- Cumbarjua Cumbarjua
- Coordinates: 15°30′56.0″N 73°56′48.1″E﻿ / ﻿15.515556°N 73.946694°E
- Country: India
- State: Goa
- District: North Goa
- Sub District: Ilhas
- Established: 1500s
- Elevation: 8 m (26 ft)

Population
- • Total: approx. 10,000s
- Demonym: Cumbarjuecar
- Time zone: UTC+5:30 (IST)
- Postcode: 403107
- Area code: 08343

= Cumbarjua =

Cumbarjua, is an island and town within the Mandovi River in Goa. It is situated to the east of Goa's capital Panjim at a distance of 20 kilometres. It is one of 6 major islands between the Mandovi and Zuari, the others being:
- Ilhas de Goa,
- Chorão,
- Divar,
- St Estevam,
- Vanxim and
- Several other small mangrove islands and sand banks.

== History ==

Earlier known as Kumbharjuve and Kumara-dwipa, the island hosted the capital of the Maurya dynasty of Konkan during the 6th-7th century.

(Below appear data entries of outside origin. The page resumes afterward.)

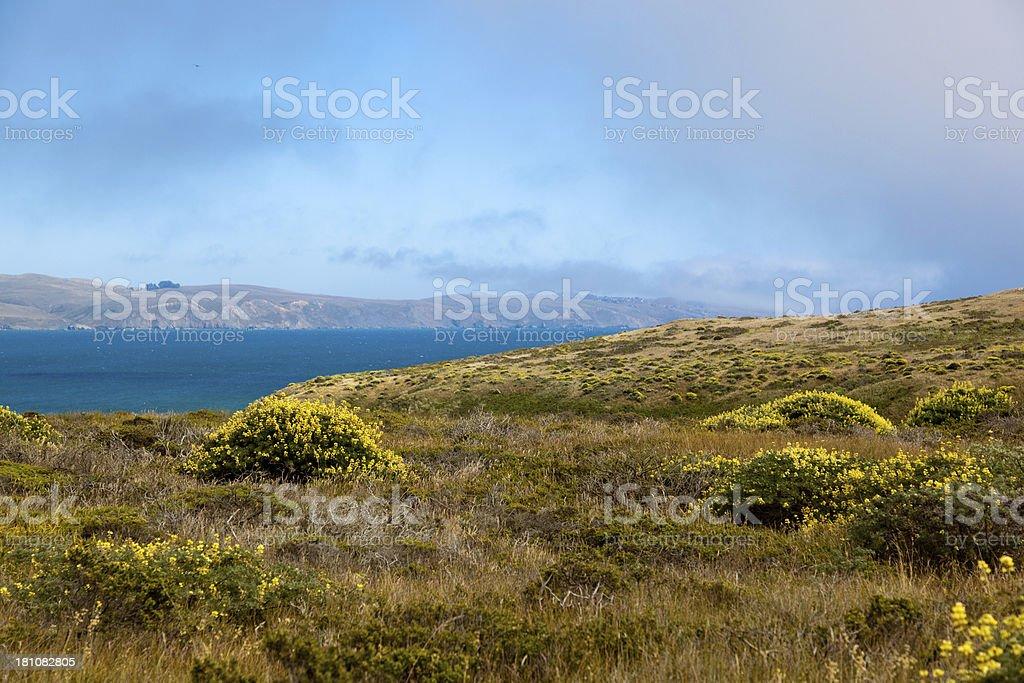 Bodega Bay Hills royalty-free stock photo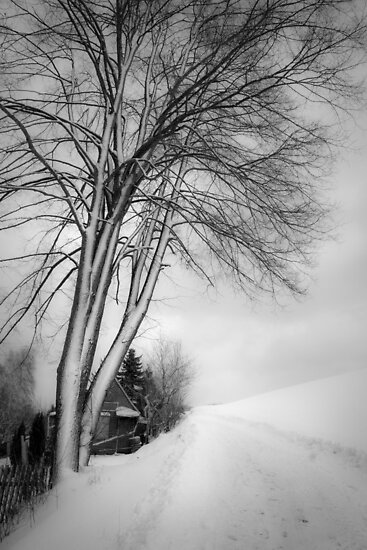 winter tree by Dorit Fuhg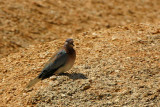 Laughing Dove (Palm Dove), Spitzkoppe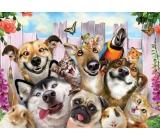 Prime3D Poster - Animal Selfie 39.5 x 29.5 cm
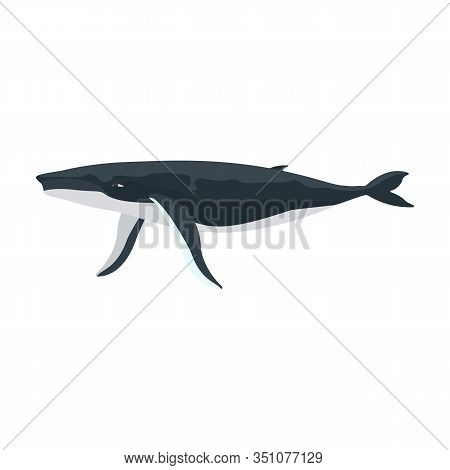 Whale Humpback Vector Icon.cartoon Vector Icon Isolated On White Background Whale Humpback .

Cumbarjua's history dates back to the early 15th century. On the west was Gandaulim which marked the fortified border of the Portuguese-ruled Goa island within Ilhas de Goa, and on the east was Marcel, which demarcated the end of the Bijapur's Adil Shah kingdom. Sandwiched between the two warring powers, the island, which was considered as no man's land was often used as a launching pad for attacks on each other by the two aggressors. Later, attempts were also made to capture it and it continued to bear the brunt and scars of these battles. On 25 November 1510, the Cumbarjua island was annexed by the Portuguese from the Muslim king Adil Shah.

After Cumbarjua was captured, the Portuguese began to develop it and the then Governor Diogo Lopes de Sequeira in 1545 handed it over to a Catholic priest Fr. George Dias Cabral, for three generations, with the condition that one-tenth of the produce were to be given to the government in the name of God annually.

In the 19th century, Cumbarjua was divided into four pieces and sold. Out of that sale, one piece was bought by the rich Shenvi Kenkre family. Another portion of the less populated was bought by one Peres. Later circumstances forced them to sell it. Shenvi Kenkre's land was later donated to Shree Mangueshi Devasthan, Priol. Peres’ property was sold to the Naique family. After the sale and change of ownership, the Mangueshi temple committee imposed heavy taxes on the residents of the island. This made people, who could not afford to pay the taxes, move to Gaudalim. The temple used to collect taxes from all houses, both Hindu as well as Catholic, but if one would pay a 20-year tax in advance it was considered as life-time tax.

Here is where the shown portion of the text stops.